A CPI investiga a ligação de quatro ex-ministros da saúde com a máfia dos sanguessugas: Barjas, Costa, José Serra (PSDB) e Saraiva Felipe (PMDB). “Não vejo nada contra o Serra ou contra o Felipe. Agora, nos outros dois casos (Barjas e Costa), eu tenho de avaliar com mais cuidado”, afirmou, depois de ser questionado se pediria seus indiciamentos.
Barjas Negri é acusado pela família Vedoin de liberar recursos para o esquema dos sanguessugas mediante pagamento de propina a um amigo seu. Humberto Costa também é acusado de liberar dinheiro para os Vedoin por meio de pagamento de propina a pessoas supostamente ligadas a ele. Os dois negam as acusações.
A família Vedoin é apontada como a chefe da máfia que vendia ambulâncias superfaturadas a prefeituras, esquema que ficou conhecido como dos sanguessugas. O relatório final de Amir Lando deve ser apresentado no próximo mês. O senador já afirmou que não deve apresentar nenhuma novidade em relação ao relatório preliminar de agosto, que apontou o envolvimento de 72 parlamentares com o esquema. “É difícil produzir um relatório com mais 72 pessoas.
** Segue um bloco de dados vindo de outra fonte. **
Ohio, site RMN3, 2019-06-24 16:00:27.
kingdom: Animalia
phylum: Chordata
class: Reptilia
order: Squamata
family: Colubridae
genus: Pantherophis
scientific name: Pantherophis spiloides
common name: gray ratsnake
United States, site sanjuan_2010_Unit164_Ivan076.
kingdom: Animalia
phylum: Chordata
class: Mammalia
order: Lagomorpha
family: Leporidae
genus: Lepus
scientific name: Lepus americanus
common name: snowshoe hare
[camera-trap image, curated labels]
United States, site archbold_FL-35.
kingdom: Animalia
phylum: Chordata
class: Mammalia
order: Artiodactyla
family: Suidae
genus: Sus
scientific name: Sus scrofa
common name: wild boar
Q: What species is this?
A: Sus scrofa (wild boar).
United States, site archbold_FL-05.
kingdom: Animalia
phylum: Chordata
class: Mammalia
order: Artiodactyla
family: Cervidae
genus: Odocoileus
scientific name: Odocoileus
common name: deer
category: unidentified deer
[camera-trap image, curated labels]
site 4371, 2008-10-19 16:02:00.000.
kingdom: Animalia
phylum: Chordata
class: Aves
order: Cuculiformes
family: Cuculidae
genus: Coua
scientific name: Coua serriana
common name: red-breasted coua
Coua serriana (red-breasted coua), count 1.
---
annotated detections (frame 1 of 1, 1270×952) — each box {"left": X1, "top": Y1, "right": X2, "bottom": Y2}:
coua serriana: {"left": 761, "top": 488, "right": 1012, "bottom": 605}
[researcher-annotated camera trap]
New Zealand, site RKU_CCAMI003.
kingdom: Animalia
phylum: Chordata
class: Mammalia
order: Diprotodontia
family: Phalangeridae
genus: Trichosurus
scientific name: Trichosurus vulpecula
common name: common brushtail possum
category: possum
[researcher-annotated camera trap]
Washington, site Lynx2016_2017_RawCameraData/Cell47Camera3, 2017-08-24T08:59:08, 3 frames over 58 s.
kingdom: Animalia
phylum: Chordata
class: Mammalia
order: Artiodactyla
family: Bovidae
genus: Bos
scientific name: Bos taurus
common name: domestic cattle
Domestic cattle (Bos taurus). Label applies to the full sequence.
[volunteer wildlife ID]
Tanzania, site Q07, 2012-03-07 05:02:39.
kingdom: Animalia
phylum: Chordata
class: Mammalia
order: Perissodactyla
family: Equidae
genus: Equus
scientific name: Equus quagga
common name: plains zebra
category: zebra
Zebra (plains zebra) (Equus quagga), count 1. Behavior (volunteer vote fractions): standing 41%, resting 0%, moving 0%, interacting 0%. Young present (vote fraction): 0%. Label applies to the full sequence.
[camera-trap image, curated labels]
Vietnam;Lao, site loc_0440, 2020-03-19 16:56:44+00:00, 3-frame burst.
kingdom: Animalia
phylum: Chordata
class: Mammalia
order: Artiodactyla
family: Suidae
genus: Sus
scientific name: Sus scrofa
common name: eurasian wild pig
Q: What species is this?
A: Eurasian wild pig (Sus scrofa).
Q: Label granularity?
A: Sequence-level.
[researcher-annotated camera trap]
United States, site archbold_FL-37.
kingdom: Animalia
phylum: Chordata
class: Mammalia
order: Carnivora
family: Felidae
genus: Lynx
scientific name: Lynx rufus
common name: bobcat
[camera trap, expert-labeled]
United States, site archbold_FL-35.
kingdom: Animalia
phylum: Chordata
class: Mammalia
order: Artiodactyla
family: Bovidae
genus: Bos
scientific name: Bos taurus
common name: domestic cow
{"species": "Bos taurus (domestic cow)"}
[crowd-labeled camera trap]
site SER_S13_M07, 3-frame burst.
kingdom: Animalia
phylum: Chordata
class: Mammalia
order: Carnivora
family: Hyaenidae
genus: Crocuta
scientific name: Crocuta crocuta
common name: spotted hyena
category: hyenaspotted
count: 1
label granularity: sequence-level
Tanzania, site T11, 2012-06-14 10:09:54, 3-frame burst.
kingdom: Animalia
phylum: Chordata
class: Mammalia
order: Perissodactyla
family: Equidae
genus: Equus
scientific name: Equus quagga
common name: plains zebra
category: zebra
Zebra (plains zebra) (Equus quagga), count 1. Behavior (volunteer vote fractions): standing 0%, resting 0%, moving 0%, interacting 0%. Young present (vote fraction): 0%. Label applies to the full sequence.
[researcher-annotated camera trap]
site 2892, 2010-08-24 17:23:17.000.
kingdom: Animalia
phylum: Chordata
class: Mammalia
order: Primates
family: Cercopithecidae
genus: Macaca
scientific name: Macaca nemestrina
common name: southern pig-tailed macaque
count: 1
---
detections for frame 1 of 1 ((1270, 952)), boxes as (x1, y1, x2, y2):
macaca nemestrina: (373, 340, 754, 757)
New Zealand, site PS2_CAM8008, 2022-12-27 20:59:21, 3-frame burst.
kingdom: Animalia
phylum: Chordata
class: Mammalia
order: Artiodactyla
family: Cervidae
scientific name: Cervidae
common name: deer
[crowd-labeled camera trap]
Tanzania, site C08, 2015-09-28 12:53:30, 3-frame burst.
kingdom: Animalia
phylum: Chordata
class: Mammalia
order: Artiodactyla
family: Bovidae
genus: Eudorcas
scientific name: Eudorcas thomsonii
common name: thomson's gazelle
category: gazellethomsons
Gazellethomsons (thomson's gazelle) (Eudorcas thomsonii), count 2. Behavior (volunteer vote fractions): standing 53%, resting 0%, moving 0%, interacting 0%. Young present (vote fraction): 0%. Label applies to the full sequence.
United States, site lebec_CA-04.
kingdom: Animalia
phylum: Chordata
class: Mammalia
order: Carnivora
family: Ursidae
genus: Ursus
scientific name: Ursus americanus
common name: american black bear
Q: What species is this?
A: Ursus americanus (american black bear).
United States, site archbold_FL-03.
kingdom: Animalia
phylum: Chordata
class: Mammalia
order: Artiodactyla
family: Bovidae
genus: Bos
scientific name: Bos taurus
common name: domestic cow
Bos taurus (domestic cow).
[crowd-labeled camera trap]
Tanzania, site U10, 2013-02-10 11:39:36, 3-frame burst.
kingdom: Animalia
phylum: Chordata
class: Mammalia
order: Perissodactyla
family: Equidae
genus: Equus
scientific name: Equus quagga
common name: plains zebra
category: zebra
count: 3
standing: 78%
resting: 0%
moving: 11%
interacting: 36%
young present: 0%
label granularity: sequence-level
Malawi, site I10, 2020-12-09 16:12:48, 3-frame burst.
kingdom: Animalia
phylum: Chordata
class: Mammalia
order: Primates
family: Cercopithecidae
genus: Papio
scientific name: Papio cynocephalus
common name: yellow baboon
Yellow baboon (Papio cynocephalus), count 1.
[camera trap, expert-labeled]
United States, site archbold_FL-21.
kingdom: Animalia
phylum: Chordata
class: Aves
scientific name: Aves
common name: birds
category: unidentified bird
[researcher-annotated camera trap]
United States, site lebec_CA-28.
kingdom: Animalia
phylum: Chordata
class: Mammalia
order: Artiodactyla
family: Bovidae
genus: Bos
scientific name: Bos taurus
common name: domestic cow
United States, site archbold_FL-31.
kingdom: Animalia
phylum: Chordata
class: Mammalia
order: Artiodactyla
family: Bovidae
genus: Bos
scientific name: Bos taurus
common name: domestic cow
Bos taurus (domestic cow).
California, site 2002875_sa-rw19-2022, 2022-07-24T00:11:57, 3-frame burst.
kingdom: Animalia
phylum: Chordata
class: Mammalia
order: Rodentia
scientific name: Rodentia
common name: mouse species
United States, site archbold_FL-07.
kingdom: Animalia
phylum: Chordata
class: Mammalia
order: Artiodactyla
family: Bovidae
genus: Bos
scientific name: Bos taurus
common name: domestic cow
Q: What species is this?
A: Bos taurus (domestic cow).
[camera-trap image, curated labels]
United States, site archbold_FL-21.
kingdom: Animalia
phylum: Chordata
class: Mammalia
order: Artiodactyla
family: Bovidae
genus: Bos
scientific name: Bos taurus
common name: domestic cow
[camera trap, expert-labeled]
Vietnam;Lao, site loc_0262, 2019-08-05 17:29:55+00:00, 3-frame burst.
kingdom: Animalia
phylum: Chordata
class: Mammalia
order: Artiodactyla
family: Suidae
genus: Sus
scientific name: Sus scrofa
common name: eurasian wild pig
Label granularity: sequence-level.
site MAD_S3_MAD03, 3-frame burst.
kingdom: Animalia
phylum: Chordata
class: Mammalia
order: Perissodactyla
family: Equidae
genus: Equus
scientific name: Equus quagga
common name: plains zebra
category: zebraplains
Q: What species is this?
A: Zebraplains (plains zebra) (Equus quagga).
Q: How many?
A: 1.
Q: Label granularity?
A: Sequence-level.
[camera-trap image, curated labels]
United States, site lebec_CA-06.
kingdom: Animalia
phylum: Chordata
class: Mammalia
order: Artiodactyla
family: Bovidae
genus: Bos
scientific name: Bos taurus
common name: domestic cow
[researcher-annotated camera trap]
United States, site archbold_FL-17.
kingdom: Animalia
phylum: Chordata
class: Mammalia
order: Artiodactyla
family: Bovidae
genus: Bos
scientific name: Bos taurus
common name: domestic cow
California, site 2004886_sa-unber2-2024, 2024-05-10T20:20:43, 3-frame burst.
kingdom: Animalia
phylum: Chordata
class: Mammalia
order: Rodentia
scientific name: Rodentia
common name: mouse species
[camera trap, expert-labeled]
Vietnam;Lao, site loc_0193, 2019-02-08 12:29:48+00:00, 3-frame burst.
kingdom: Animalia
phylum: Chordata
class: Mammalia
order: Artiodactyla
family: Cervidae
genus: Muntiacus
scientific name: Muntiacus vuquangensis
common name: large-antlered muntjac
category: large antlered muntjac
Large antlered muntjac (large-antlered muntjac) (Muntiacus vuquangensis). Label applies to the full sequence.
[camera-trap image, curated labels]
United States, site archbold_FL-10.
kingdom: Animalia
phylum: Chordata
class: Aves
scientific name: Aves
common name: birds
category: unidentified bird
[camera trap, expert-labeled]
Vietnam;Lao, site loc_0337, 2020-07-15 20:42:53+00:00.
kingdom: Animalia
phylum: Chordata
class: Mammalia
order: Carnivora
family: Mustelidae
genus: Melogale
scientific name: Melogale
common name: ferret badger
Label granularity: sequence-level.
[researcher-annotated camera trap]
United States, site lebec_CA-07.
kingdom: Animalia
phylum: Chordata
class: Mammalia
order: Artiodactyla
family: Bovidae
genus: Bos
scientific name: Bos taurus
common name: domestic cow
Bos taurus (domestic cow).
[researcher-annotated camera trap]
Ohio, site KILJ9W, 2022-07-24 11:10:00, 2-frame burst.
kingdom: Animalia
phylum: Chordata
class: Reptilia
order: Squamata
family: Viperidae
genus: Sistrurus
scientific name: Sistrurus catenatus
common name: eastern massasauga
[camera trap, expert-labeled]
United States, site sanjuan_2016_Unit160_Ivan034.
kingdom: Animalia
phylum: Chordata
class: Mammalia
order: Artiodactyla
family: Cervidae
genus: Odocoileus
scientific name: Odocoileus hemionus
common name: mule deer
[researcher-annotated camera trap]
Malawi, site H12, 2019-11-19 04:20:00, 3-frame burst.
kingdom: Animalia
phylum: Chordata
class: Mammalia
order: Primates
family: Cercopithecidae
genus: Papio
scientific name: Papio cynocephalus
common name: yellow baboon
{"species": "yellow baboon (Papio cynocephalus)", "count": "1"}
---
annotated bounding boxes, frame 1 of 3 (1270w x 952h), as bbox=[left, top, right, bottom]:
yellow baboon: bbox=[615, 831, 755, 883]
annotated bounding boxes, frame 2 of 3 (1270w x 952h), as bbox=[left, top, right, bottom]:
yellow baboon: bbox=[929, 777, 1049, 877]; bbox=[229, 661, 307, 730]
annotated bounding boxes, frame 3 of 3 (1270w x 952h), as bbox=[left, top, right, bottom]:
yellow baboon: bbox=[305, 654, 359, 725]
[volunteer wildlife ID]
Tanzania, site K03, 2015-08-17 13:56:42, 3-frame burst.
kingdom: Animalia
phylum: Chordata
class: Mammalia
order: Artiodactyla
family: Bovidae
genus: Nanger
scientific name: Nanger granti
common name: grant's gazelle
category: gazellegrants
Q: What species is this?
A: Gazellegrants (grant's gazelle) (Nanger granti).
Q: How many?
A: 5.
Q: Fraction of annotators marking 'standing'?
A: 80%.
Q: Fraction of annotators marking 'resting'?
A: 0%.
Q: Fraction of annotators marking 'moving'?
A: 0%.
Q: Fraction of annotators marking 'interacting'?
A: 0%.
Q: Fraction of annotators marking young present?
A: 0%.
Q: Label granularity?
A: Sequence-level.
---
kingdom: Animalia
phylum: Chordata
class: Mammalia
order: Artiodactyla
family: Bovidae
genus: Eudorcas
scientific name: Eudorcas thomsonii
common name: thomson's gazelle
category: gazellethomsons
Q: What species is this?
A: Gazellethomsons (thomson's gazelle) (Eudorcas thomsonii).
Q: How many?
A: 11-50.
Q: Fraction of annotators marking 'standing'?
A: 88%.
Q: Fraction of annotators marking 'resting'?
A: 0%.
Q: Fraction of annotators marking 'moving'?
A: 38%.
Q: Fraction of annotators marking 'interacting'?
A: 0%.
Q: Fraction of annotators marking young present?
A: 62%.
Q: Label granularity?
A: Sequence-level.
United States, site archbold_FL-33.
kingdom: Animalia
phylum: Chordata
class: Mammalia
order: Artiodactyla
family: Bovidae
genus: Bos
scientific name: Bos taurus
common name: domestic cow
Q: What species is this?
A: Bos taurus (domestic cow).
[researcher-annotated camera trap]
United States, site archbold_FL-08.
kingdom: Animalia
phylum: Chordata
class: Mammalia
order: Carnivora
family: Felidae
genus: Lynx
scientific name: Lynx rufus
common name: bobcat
Talvez o relatório final cause alguma frustração”, disse Lando. Suas declarações refletem um clima de desânimo na comissão.
Ontem a reunião marcada para a votação de cerca de 300 requerimentos, que incluíam quebras de sigilo e convocações, foi adiada sob o argumento de que o presidente da CPI, deputado Antonio Carlos Biscaia (PT-RJ), não conseguiu chegar a tempo a Brasília. Na verdade, não houve quórum. Desde agosto, quando aprovou o relatório preliminar, a CPI realizou apenas uma sessão para votar requerimentos. As especulações sobre o suposto acordo entre governo e oposição para diminuir o ritmo do trabalho levaram PV, PSOL e PPS a pedir a prorrogação do final da CPI de 22 de dezembro para o final de janeiro.
Os três partidos questionaram formalmente os plenários da Câmara e do Senado sobre a possibilidade de prorrogação. Caso o regimento autorize, PV, PSOL e PPS vão tentar reunir um terço das assinaturas de deputados e senadores para prorrogarem os trabalhos. “Essa é uma ação de resistência contra qualquer suposta tentativa de pizza ou acordão”, disse o vice-presidente da comissão, deputado Raul Jungmann (PPS-PE).